He hoisted the crate. The muscles in his arms bulged, veins standing out on them. “Come on, kiddo. Walk with me.”
I followed him out to the car. He set the crate down beside the back fender, inspected the trunk, and said he’d have to move the suitcases to the backseat. “Can you take the small one, Jamie? It’s not heavy. When you’re traveling far, it’s best to travel light.”
“Where are you going?”
“No idea, but I think I’ll know it when I get there. If this thing doesn’t break down, that is. It burns enough oil to drain Texas.”
We moved the suitcases to the back of the Ford. Reverend Jacobs hoisted the big crate into the trunk with a grunt of effort.

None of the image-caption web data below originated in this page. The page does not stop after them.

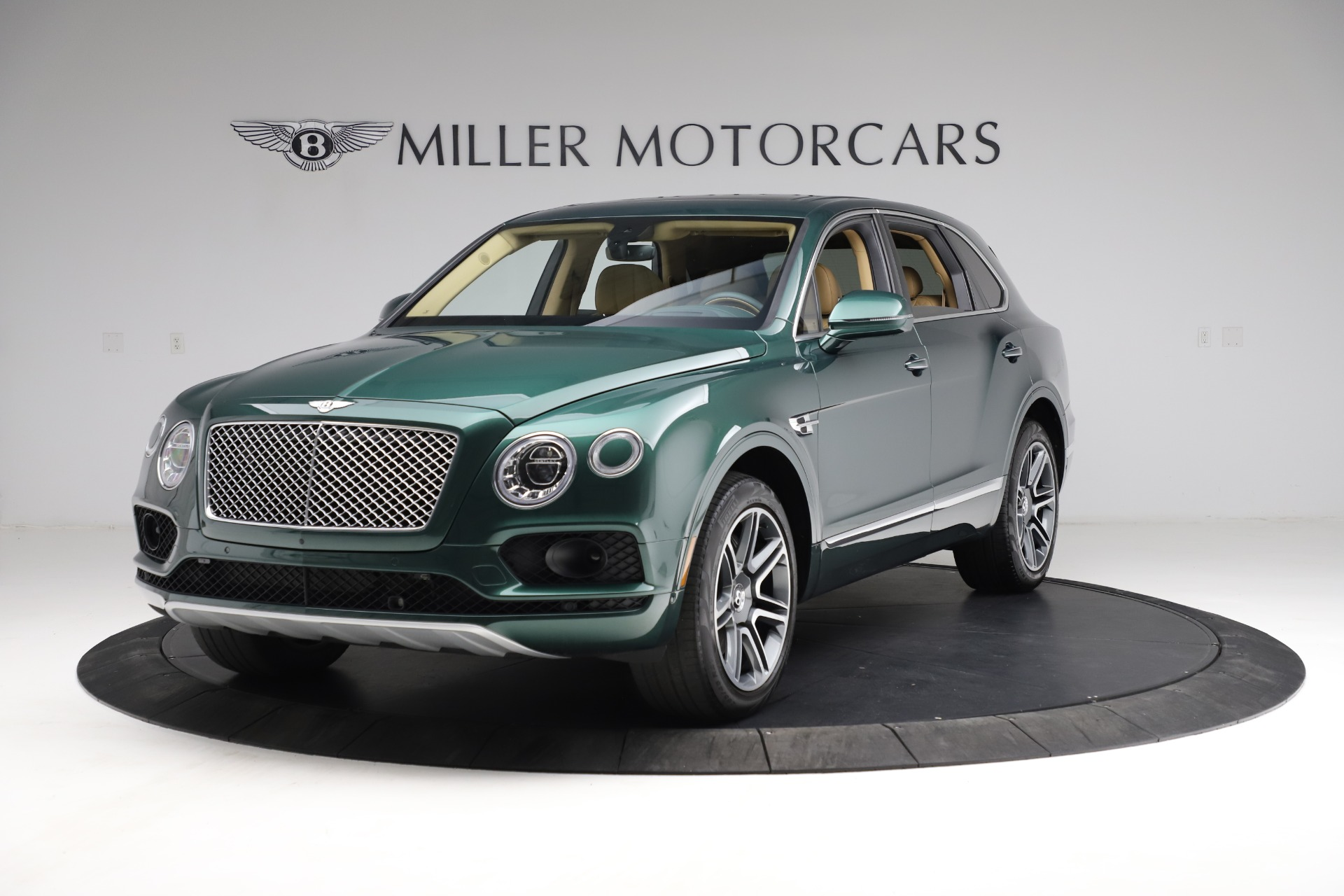 Used 2018 Bentley Bentayga W12 Signature for sale $159,900 at Maserati of Greenwich in Greenwich CT 06830 1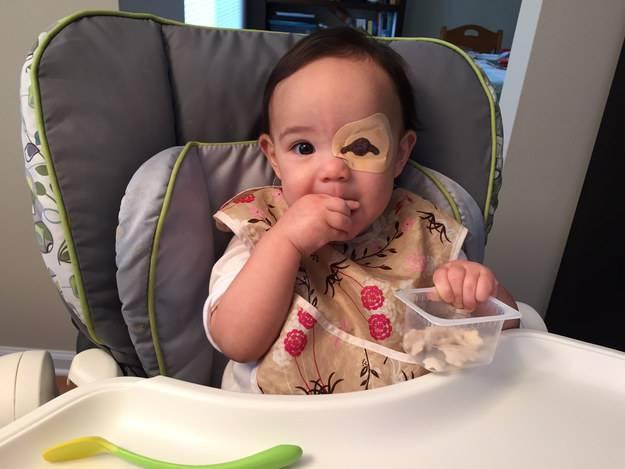 bimba mangia patatine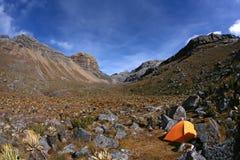 Ensamt tält på berg Royaltyfria Foton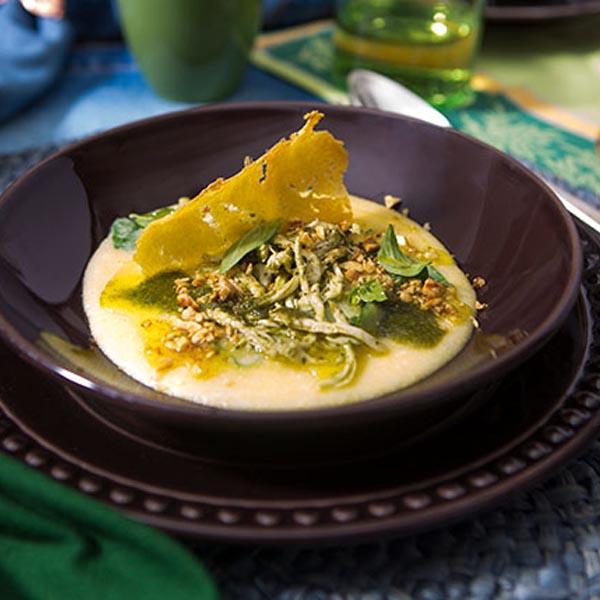 Polenta com espinafre, frango e pesto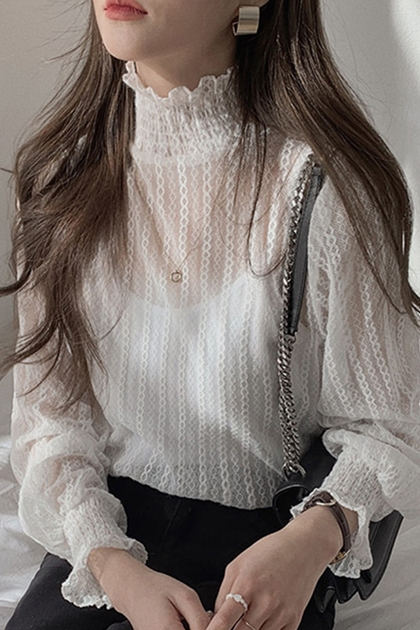 名媛氣質高領蕾絲打底衫*2色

He slammed it closed, then leaned against it, studying me.
“You have a wonderful family, Jamie, and wonderful parents who actually pay attention. If I asked them to describe you kids, I bet they’d say that Claire is the motherly one, Andy’s the bossy one—”
“Boy, you’re right about that.”
He grinned. “There’s one in every family, boyo. They’d say Terry is the mechanical one and you’re the dreamer. What would they say about Con?”
“The studying one. Or maybe the folk-singing one since he got his guitar.”
“Perhaps, but I bet those wouldn’t be the first things to pop into their minds. Ever notice Con’s fingernails?”
I laughed. “He bites em like mad! Once my dad offered him a buck if he stopped for a week, but he couldn’t!”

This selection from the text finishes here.